Source extract

------------------------------------

Currently, Lucy only provides the RegexTokenizer which is implemented on
top of the perl regex engine. With the help of utf8proc we could
implement a simple but more efficient tokenizer without external
dependencies in core. Most important, we'd have to implement something
similar to the \w regex character class. The Unicode standard [1,2]
recommends that \w is equivalent to
[\pL\pM\p{Nd}\p{Nl}\p{Pc}\x{24b6}-\x{24e9}], that is Unicode categories
Letter, Mark, Decimal_Number, Letter_Number, and Connector_Punctuation
plus circled letters. That's exactly how perl implements \w. Other
implementations like .NET seem to differ slightly [3]. So we could
lookup Unicode categories with utf8proc and then a perl-compatible check
for a word character would be as easy as (cat <= 10 || cat == 12 || c >=
0x24b6 && c <= 0x24e9).

------------------------------------

Raw data
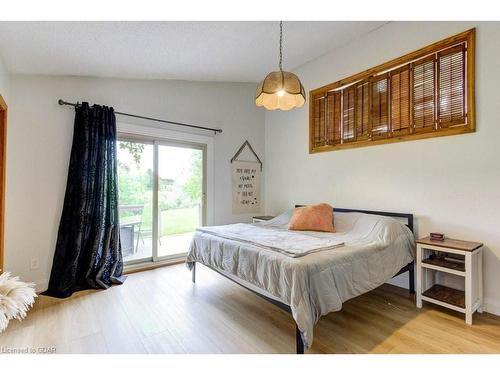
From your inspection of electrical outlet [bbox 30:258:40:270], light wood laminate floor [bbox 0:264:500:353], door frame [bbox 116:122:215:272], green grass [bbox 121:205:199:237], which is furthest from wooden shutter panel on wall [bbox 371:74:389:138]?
electrical outlet [bbox 30:258:40:270]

------------------------------------

Instructions to follow
Reproduce the passage of the note on a Unicode-aware tokenizer that opens with the words containing "Currently, Lucy only" and closes with "c <= 0x24e9).", writing "Perl" in place of every "perl".

Task result
Currently, Lucy only provides the RegexTokenizer which is implemented on
top of the Perl regex engine. With the help of utf8proc we could
implement a simple but more efficient tokenizer without external
dependencies in core. Most important, we'd have to implement something
similar to the \w regex character class. The Unicode standard [1,2]
recommends that \w is equivalent to
[\pL\pM\p{Nd}\p{Nl}\p{Pc}\x{24b6}-\x{24e9}], that is Unicode categories
Letter, Mark, Decimal_Number, Letter_Number, and Connector_Punctuation
plus circled letters. That's exactly how Perl implements \w. Other
implementations like .NET seem to differ slightly [3]. So we could
lookup Unicode categories with utf8proc and then a Perl-compatible check
for a word character would be as easy as (cat <= 10 || cat == 12 || c >=
0x24b6 && c <= 0x24e9).